Tuesday the 8th was the actual feria with the crowning of the queen and the real disco. The crowning was held on the main road and wasn’t that big of a deal, except to those who participated in it. I took a few pics but mainly chatted with people about the soon to be disco.

The disco was held in the ‘town hall’, like last year, except it was held in the outdoor part of the town hall. It was much better because it was cooler outside, there was a projection screen playing videos and it was professional looking. After all the candidates danced their traditional waltz, Luis grabs my hand and we start dancing. I danced with him and Brayan for the majority of the night. At one point during the night, a drunken guy grabbed my arm and kept asking me to dance with him (even though I was dancing with Luis). Luis moves me to the other side of the dance floor and the drunk guy follows us, stares at us for a minute then yells ‘Bitch!’ and throws his can of beer at Luis and I and leaves. Whatever. I dance until my legs are burned out (4 puntas in a row? Are you crazy?!) and I leave at 1 am. Much earlier than the year before but I didn’t have to deal with any idiots…always a good thing. My last feria… a little bittersweet. A little.

Sunday, May 13, 2007

letting go

I’ve had a bit of mini drama the past year with the colegio:

-The library not functioning the way it is supposed to…while it is in the correct spot now teachers’ desks are still crowding the space because there is no other space for them.

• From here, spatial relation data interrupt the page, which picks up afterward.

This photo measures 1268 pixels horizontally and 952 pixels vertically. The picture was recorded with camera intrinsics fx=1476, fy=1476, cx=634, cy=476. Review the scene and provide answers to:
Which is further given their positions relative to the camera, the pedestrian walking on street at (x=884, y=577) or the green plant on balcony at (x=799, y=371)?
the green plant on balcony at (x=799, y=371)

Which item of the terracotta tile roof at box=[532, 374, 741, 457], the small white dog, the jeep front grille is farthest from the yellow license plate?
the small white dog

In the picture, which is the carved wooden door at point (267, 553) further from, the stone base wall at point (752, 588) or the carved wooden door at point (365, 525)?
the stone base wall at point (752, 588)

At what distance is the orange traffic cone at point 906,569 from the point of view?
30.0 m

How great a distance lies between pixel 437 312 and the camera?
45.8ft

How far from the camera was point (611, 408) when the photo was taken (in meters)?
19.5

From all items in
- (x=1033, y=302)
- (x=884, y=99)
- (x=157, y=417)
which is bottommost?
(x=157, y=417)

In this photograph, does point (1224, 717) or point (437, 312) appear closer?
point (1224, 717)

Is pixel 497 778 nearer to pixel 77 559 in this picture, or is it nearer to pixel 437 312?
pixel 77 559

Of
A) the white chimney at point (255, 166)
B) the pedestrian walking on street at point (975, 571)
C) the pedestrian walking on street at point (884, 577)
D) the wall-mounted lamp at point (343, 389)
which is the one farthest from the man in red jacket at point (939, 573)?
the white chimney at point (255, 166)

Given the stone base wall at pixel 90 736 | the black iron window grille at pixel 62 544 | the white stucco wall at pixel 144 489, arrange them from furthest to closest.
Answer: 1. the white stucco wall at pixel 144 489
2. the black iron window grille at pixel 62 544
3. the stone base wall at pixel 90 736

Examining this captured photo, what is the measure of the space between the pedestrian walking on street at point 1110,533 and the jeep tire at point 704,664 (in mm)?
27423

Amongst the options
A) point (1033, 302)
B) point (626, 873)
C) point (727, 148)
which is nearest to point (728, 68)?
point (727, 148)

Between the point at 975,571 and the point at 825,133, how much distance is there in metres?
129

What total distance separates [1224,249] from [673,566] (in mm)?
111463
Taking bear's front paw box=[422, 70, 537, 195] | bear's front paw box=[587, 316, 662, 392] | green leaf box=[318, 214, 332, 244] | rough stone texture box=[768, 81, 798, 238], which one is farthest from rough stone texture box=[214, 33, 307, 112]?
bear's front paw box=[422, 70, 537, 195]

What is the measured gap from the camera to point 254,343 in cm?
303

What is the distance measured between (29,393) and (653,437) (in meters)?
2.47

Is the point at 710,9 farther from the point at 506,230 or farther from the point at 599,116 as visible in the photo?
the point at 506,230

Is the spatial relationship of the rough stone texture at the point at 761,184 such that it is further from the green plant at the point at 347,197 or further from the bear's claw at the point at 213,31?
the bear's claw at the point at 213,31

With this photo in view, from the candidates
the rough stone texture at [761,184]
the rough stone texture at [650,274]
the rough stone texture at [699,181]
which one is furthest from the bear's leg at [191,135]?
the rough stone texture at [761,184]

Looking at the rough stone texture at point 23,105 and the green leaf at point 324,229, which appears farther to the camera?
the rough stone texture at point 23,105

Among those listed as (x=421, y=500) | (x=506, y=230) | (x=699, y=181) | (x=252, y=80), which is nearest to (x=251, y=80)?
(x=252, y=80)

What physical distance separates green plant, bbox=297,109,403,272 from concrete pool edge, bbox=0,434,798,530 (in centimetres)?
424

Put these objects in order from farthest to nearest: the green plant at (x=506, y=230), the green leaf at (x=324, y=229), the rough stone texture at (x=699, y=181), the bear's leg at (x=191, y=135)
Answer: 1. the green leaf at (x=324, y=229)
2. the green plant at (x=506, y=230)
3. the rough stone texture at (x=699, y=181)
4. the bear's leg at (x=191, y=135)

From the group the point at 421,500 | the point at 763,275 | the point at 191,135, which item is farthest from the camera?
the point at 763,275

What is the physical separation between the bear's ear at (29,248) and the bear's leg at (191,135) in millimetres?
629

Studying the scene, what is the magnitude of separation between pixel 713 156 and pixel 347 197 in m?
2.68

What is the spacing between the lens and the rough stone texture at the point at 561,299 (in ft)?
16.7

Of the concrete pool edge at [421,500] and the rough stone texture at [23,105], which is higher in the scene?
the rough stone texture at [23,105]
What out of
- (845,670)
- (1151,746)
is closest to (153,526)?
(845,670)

-The overall corruption of the director and sub-director. They push and push the teachers to work while they sit around and drink coffee. They really don’t get why PC was upset that the library was moved to the smaller room last year. It seems perfectly normal in their eyes.

-I am seen as a substitute teacher to the director. When a teacher doesn’t show up, he expects me to make up a charla on the spot. If I could b.s. in Spanish like I can in English, then it would be no problem. But I need time.

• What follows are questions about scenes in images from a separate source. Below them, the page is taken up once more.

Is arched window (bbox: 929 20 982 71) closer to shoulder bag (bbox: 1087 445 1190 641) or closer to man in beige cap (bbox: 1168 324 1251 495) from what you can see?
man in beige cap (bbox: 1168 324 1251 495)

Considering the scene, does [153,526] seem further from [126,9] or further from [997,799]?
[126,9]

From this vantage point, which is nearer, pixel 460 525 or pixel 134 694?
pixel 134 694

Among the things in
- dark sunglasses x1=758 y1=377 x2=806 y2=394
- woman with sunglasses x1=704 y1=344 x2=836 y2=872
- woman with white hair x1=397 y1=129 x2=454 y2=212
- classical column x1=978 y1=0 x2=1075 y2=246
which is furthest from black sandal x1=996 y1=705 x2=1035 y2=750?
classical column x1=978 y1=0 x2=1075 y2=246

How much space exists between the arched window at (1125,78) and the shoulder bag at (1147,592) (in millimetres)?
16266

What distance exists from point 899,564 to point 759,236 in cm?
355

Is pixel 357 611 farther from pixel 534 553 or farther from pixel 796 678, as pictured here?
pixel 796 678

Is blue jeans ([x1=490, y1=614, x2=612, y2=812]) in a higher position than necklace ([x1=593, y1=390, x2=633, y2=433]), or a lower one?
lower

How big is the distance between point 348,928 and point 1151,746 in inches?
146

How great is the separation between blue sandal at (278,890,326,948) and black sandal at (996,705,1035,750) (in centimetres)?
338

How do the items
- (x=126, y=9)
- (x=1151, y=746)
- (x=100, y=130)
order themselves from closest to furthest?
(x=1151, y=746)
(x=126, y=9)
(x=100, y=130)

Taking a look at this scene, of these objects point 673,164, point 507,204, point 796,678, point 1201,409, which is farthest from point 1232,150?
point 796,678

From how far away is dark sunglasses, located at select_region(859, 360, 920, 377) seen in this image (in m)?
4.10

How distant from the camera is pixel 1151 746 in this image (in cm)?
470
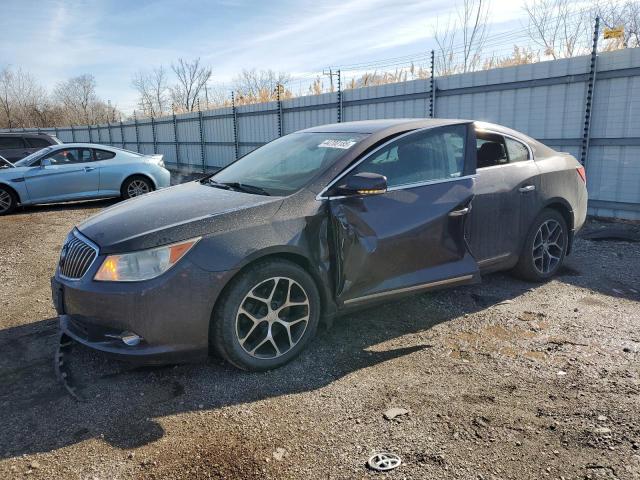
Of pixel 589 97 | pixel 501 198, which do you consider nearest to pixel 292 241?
pixel 501 198

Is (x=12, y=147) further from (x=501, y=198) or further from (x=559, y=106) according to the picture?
(x=501, y=198)

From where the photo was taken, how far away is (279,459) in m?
2.46

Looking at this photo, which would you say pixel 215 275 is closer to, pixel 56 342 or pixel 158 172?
pixel 56 342

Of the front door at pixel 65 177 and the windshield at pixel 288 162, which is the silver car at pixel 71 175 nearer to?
the front door at pixel 65 177

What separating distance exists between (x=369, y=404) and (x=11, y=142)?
49.0ft

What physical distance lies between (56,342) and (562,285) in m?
4.60

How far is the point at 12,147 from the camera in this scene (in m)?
14.3

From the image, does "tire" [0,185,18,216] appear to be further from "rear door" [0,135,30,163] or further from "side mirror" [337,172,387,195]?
"side mirror" [337,172,387,195]

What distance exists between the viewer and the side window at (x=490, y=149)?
14.5 feet

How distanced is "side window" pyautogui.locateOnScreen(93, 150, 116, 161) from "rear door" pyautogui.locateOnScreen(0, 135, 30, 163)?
15.4 feet

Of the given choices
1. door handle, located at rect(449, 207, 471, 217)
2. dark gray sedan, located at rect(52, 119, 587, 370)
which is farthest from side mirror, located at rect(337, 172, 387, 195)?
door handle, located at rect(449, 207, 471, 217)

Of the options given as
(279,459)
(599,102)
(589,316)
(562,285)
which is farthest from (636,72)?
(279,459)

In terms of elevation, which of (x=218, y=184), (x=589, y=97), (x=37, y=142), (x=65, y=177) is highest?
(x=589, y=97)

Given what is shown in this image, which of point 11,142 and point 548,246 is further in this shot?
point 11,142
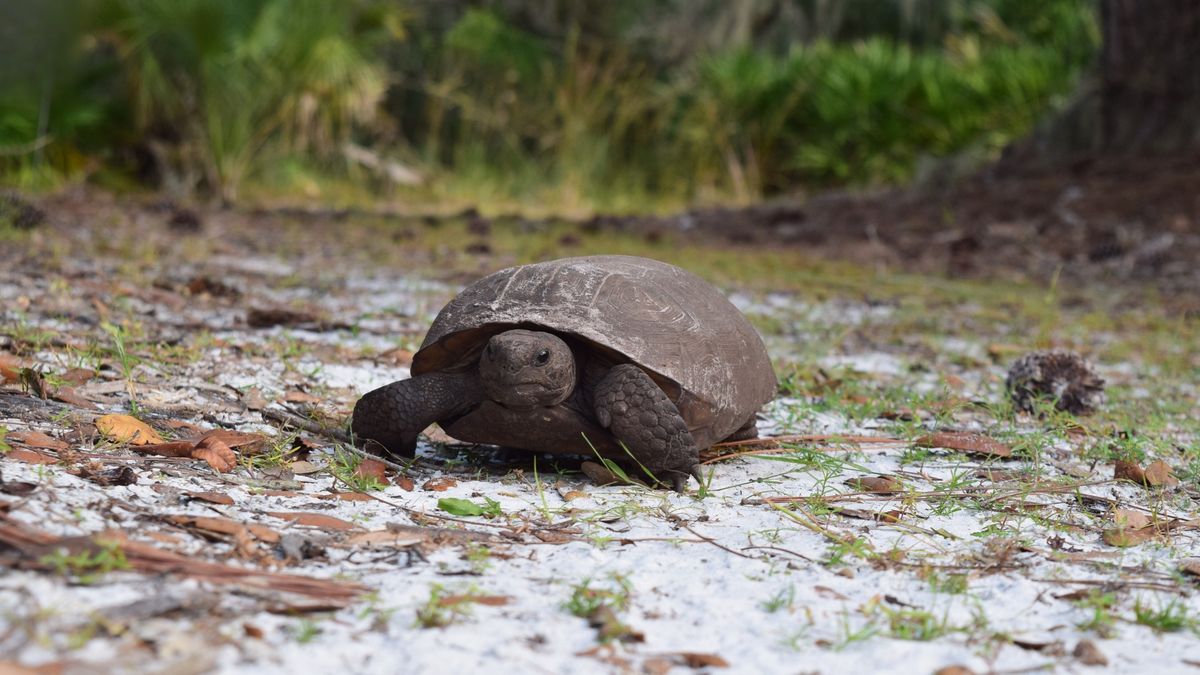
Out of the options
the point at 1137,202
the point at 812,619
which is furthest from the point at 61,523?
the point at 1137,202

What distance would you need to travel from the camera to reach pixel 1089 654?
1988 mm

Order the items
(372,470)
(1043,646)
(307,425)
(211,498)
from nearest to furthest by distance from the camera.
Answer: (1043,646) → (211,498) → (372,470) → (307,425)

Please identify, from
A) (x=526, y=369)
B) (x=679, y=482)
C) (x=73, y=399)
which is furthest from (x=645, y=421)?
(x=73, y=399)

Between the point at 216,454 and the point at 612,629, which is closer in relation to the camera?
the point at 612,629

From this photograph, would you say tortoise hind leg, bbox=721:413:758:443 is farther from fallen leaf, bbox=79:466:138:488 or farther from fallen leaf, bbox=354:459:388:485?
fallen leaf, bbox=79:466:138:488

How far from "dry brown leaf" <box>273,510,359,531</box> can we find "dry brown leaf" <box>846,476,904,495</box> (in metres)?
1.31

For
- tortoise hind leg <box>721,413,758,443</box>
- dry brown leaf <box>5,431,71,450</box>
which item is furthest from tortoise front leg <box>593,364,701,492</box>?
dry brown leaf <box>5,431,71,450</box>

-Oscar, Juvini, Jhoni, etc. “Who’s the flavor of the month?” No thanks. I am not interested in any of them.

-There are only so many cat calls I can take from the students. Do you think you impress me with “I want to suck you”? No dice.

-The colegio functions well without me.

With that being said, I am weaning myself off colegio and focusing more on the grade school and the health center. I feel less stressed out now that I haven’t been there for about 6 weeks. It’s not that I hate them, I still say hello to the teachers and students when I see them on the main road, help any student that comes to my house with their homework and will still attend social functions. But I have no intention on showing up everyday like last year to sit around.

I plan on giving self-esteem charlas to my 6th graders in addition to the English classes. Eventually I am hoping that I will get them comfortable enough with me to give them sex ed charlas (!) (with approval of the teachers). Even if I don’t get that to that point, I think it will be enjoyable to work on self-esteem with them. And if you read my last blog, you know that I’m also trying to form a mini library for the grade school.

At the health center, I plan to continue with going to other communities and weigh babies and give charlas to pregnant girls. In March, I gave a charla about what happens the first 3 months of pregnancy and several women actually seemed interested. Great success!

This was a hard decision for me to come to …but is it fair for me to be unhappy during my last months? Is it fair that I stay at colegio with them while being unhappy? I just think that my unhappiness would be contagious and show. This is not to say that I’m done DONE with colegio but I am trying my best to cut them out and do work that is interesting to me and work that I feel actually makes a difference.